**Document text**

Portland protests against police brutality, racial injustice explored in CNN’s ‘United Shades of America’

By Kristi Turnquist, oregonlive.com
Published: May 16, 2021, 12:30pm

PORTLAND — In 2016, the comedian and social commentator W. Kamau Bell filmed an episode of his CNN series, “United Shades of America,” in Portland. Back then, the question was, had Black Portlanders been forced to move away from their historic Portland neighborhoods after they were gentrified by supposedly “hip” and “cool” whites?

Bell came back to Portland in 2020, for another episode of his show, which will air Sunday, May 16. The episode’s title, “Power of Protest,” indicates that Bell turned his gaze to protests that rocked the Rose City, especially in the summer of 2020, when then-President Donald Trump sent federal officers to downtown Portland, on the pretext of protecting federal property.

**Complete the following**
• 1. Answer these questions using the article about Portland protests in "United Shades of America":
(a) In what year did W. Kamau Bell first film an episode of his series in Portland?
(b) What is the title of the episode Bell filmed on his return in 2020?
(c) On what pretext did then-President Donald Trump send federal officers to downtown Portland?
• 2. Carry on the article about Portland protests in "United Shades of America" from the point where it stops.
The material after this point has no connection to the article above.

(Collected data)
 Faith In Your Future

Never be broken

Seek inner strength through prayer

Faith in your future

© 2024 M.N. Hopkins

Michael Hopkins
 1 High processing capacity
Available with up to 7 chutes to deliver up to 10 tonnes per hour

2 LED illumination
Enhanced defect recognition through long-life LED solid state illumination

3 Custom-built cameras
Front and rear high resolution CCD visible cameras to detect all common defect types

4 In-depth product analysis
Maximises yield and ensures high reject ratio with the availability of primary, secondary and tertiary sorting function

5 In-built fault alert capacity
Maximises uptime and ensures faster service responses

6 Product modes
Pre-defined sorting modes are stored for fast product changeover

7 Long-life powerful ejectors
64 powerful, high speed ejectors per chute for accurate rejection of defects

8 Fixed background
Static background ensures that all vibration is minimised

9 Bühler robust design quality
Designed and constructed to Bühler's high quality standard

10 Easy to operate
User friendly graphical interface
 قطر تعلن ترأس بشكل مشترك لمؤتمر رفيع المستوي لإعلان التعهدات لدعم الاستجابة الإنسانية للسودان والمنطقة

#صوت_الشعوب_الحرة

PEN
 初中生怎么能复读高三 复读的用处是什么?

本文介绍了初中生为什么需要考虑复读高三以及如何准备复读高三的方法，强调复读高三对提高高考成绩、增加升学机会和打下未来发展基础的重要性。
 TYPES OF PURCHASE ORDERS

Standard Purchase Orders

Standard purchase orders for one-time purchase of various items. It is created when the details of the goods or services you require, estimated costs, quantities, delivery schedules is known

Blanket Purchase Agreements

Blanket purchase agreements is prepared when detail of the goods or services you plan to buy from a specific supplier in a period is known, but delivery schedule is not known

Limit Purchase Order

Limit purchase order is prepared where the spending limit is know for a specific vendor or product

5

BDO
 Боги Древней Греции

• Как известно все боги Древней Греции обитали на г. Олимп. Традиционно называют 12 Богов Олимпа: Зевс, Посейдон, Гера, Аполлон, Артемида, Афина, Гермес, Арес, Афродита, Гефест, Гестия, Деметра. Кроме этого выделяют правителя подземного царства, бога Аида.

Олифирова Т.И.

**Answers given**
• 1.
(a) 2016
(b) "Power of Protest"
(c) Protecting federal property

• 2.
The clashes between protesters, and federal agents armed with tear gas and crowd-control munitions, escalated into a pitched political battle. Trump condemned Portland, and Oregon politicians called for the federal agents’ removal, comparing them to an “occupying army.”

As Bell says in his voiceover early in “Power of Protest,” “We’ve been here before,” referring to Portland. Back then, though, it was to talk about gentrification, and make jokes about hipsters. “Simpler times,” Bell says.

Though Bell first became known for his stand-up comedy, he has long been outspoken about social issues. In “United Shades of America,” now in its sixth season, Bell travels around the country to talk with locals, experts and activists to dig into potentially volatile topics. The first two episodes of Season 6, for example, took Bell to the Bay Area for an installment titled “Policing the Police,” and to Atlanta for “Black to the Future,” to explore efforts to increase inclusivity among workers in the science and technology fields.

The protests in Portland that persisted for much of 2020 were sparked by the death of George Floyd, a Black man who died May 25, 2020, after then-Minneapolis police officer Derek Chauvin pressed his knee to Floyd’s neck for more than nine minutes. In April, Chauvin was found guilty of Floyd’s murder.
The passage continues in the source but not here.